20. Wraith

Chapter 20

Wraith

I ’m watching her.

Again.

I can’t help it.

It’s pointless to try not to.

She’s in her tiny apartment—bare feet padding across the floor, humming some broken little tune I can’t make out.

Her hair’s a mess. Sleep-tangled. Perfect.

Fucking hell she’s beautiful.

She disappears into the bathroom, and for a second, I almost cut the feed. Pretend I’m not the kind of man who stalks the girl he can’t fucking get enough of.

But then?—

She comes back out.

Dressed.

Different.

The jeans are gone. The oversized shirts.

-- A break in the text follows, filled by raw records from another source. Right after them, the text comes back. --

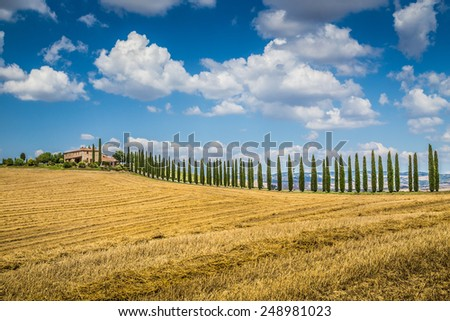 Beautiful Tuscany landscape with traditional farm house and dramatic clouds on a sunny day in Val d'Orcia, Italy - stock photo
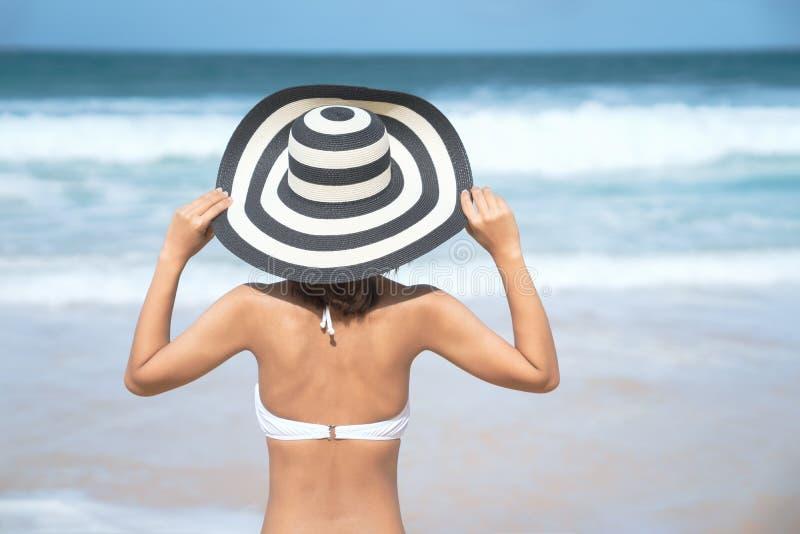 Detrás de la mujer joven en el bikini que se coloca en la playa, mujer atractiva hermosa joven en el traje de baño del bikini, is foto de archivo libre de regalías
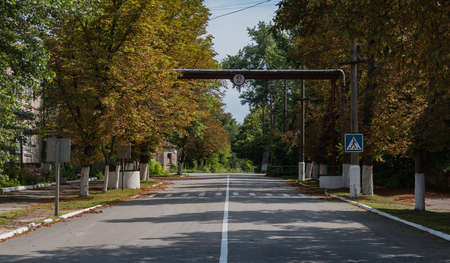 A picture of a Chernobyl street surrounded by trees with different folliage color. Stock Photo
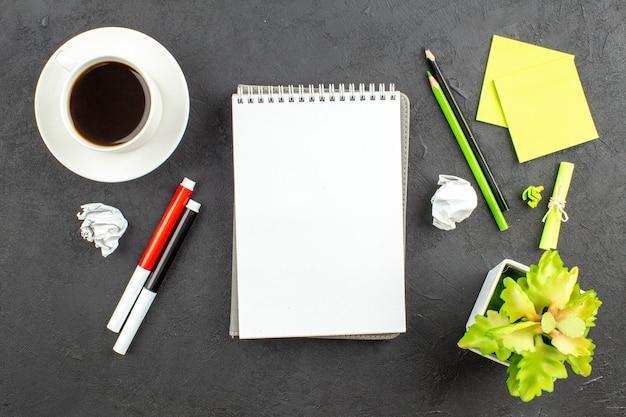 Widok z góry spiralny notatnik czerwone i czarne markery zielone i czarne ołówki filiżanka herbaty karteczki samoprzylepne na czarno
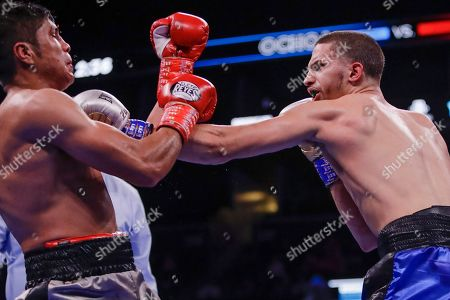 Zachary Ochoa, right, punches Mexico's Angel Sarinana during the eighth round of a super lightweight boxing match, in New York. Ochoa won the fight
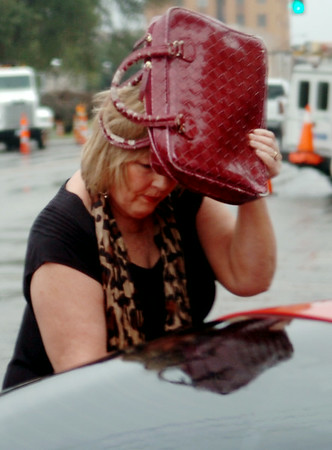 Cathy Nulph shields her face from moderate rainfall as she unlocks her car Wednesday, July 30, 2014. (Staff Photo by BONNIE VCULEK)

The innocence she wears like armor.

Instead —

A soft little dress clings to her curves.

White.

Of course it’s fucking white.

Like she’s some sweet little offering.

She twirls once, grinning down at the cat perched on the couch.

Oley stares at her, unimpressed.

She laughs. Bright. Beautiful.

She bends to scratch behind his ears, murmuring something I can’t hear.

She’s radiant.

Alive in a way that cracks my ribs open and leaves them gaping.

The hem of her dress rides high up her thighs as she moves. Straps slipping off one shoulder. Bare, vulnerable skin everywhere.

What the fuck is she doing?

My chest tightens.

This isn’t how she dresses for errands. Or work. Or any-fucking-thing.

This is… special.

She checks the mirror.

Fusses with her hair.

Bites her lip.

Nerves.

Excitement.

Anticipation.

For who? Who’s fucking blood am I going to have on my hands by the end of the night?

My hands curl into fists against the edge of the desk.

The feed glitches for half a second.

And when it snaps back into focus?—

She’s gone.

The door swings shut behind her.

The world tilts sideways.

And I shove back from the monitors. Switch to my main computer and open programs without thinking.

I have to know.

I have to see.

I tap into the nearest street cam feed.

She’s outside her building.

Standing on the curb.

Purse clutched tight in both hands.

A black car idles at the curb.

High-end.

Tinted windows.

Who the fuck?—

She shifts on her feet—nervous—and then pulls the door open.

Climbs inside like it’s something she does every day.

My gut knots.

I switch feeds fast.

Jumping cameras like stepping stones across the city.

Track the car down Allegheny Avenue.

Past Broad Street.

Heading south, toward Center City.

I yank up the plate number.

Clean.

Rental company’s legit.

No swaps. No tampering.

It’s the paperwork that stinks.

My jaw ticks as I trace the transaction history .

The renter’s name flashes across the screen—some low-tier corporate ID that means nothing.

Yet.

I dig deeper.

Through two shell companies and a layer of falsified contracts.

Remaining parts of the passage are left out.